* **THE TASK**:
Copy out only those lines running from the line with "In this scene, does" to the end of the listing, keeping each one exactly as it is.
-- LISTED RECORDS start --
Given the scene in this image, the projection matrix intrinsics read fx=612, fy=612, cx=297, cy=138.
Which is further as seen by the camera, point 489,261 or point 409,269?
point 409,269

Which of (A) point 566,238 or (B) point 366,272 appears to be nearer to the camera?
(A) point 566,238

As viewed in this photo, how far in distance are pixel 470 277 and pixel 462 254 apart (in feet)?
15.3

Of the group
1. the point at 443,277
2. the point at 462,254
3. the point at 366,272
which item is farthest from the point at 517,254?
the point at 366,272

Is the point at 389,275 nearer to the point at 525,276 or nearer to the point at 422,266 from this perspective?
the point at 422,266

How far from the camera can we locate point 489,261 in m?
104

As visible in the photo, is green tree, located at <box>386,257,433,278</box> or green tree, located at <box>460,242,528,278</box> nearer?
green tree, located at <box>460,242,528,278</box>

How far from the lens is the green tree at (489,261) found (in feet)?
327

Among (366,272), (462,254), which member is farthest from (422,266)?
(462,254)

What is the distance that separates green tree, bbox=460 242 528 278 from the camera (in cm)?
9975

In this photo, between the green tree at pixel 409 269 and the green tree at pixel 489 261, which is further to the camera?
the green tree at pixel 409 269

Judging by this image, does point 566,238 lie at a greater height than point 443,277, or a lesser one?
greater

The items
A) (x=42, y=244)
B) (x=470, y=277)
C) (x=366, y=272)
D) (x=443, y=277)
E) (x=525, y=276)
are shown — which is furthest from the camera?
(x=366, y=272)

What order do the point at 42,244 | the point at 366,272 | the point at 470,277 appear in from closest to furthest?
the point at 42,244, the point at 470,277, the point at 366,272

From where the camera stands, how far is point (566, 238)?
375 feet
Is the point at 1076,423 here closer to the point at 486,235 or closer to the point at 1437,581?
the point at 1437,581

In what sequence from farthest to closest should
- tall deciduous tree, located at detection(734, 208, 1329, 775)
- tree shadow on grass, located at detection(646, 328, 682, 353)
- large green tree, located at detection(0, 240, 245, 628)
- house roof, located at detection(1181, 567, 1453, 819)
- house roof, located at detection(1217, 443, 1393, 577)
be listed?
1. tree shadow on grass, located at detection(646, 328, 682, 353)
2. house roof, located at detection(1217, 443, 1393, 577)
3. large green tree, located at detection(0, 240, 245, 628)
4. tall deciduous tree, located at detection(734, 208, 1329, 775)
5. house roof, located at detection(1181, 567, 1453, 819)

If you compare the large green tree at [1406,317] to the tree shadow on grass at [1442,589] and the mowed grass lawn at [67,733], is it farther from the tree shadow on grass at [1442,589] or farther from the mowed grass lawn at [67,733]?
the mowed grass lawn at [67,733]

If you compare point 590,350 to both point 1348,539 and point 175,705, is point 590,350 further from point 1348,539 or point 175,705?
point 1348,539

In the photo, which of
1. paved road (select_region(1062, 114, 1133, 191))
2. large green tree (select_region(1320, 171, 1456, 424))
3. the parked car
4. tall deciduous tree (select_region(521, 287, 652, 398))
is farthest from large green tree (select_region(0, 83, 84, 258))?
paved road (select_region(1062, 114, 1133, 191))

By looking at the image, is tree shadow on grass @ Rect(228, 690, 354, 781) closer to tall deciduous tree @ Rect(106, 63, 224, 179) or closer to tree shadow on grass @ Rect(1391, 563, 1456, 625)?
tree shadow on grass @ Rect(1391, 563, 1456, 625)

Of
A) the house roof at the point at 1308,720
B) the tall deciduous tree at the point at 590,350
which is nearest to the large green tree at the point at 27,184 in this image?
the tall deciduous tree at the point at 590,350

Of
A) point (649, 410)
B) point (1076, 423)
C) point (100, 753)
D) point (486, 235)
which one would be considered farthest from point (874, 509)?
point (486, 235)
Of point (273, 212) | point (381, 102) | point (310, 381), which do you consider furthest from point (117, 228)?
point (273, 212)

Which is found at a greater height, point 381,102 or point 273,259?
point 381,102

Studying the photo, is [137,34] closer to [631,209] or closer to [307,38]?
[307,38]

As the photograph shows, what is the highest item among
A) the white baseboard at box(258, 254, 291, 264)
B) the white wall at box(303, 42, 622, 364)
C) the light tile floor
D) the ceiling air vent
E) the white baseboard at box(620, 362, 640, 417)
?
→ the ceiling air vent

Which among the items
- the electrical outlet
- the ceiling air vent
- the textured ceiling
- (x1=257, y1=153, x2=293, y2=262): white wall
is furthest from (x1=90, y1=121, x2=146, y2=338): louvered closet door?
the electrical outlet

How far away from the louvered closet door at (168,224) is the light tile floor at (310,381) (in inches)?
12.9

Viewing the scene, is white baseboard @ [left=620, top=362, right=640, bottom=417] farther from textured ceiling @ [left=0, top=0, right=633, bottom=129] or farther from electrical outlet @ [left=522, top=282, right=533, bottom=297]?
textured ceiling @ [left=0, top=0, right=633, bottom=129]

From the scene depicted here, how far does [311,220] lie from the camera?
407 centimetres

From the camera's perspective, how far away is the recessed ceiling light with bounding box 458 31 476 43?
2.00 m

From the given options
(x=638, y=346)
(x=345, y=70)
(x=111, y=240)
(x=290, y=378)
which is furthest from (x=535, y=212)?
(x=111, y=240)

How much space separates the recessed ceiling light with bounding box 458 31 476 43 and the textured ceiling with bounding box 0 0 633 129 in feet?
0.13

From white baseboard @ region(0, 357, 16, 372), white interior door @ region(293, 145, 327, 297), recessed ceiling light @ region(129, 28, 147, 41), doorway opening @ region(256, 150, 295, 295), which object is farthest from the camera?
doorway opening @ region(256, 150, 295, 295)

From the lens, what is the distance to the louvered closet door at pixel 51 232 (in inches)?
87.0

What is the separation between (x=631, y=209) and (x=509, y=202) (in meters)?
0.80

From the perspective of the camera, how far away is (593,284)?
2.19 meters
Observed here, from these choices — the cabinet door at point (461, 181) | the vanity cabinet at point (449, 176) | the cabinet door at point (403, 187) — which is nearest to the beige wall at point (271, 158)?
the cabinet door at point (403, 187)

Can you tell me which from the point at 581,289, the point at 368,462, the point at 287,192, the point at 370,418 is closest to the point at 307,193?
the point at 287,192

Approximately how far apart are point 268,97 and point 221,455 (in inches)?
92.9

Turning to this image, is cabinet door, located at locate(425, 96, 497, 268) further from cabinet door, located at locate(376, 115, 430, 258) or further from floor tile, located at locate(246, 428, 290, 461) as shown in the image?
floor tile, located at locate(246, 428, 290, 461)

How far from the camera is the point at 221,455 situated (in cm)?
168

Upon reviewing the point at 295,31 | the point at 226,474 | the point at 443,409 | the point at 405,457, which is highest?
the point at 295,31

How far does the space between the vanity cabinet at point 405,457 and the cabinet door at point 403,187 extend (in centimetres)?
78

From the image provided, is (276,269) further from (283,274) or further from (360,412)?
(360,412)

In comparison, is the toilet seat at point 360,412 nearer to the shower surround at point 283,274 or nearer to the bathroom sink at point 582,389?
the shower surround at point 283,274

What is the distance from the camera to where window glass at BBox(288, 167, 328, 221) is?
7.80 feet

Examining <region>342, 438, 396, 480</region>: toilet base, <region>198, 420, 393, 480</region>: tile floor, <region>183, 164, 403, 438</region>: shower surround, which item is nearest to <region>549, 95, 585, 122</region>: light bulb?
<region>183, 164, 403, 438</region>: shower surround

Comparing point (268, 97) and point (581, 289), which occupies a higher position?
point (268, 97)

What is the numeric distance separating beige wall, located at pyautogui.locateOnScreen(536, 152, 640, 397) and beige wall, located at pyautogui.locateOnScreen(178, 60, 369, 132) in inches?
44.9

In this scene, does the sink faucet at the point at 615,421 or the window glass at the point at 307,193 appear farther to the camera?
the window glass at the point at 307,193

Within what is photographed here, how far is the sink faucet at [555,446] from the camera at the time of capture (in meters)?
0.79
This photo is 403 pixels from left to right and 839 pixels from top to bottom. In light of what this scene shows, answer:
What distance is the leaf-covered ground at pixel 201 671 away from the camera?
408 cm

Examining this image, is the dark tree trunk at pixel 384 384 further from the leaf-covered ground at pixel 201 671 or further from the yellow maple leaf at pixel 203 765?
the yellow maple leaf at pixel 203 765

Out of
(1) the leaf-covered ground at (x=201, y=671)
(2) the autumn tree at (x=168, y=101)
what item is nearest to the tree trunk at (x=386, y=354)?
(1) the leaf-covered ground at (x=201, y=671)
-- LISTED RECORDS end --
* **RESPONSE**:
In this scene, does the sink faucet at the point at 615,421 or the window glass at the point at 307,193 appear farther to the camera?
the window glass at the point at 307,193

Within what is photographed here, how far is the sink faucet at [555,446] from the camera at the time of capture (in meters)?
0.79
This photo is 403 pixels from left to right and 839 pixels from top to bottom. In light of what this scene shows, answer:
What distance is the leaf-covered ground at pixel 201 671 away from the camera?
408 cm

Examining this image, is the dark tree trunk at pixel 384 384 further from the leaf-covered ground at pixel 201 671 or further from the yellow maple leaf at pixel 203 765?
the yellow maple leaf at pixel 203 765

Out of
(1) the leaf-covered ground at (x=201, y=671)
(2) the autumn tree at (x=168, y=101)
what item is nearest to the tree trunk at (x=386, y=354)?
(1) the leaf-covered ground at (x=201, y=671)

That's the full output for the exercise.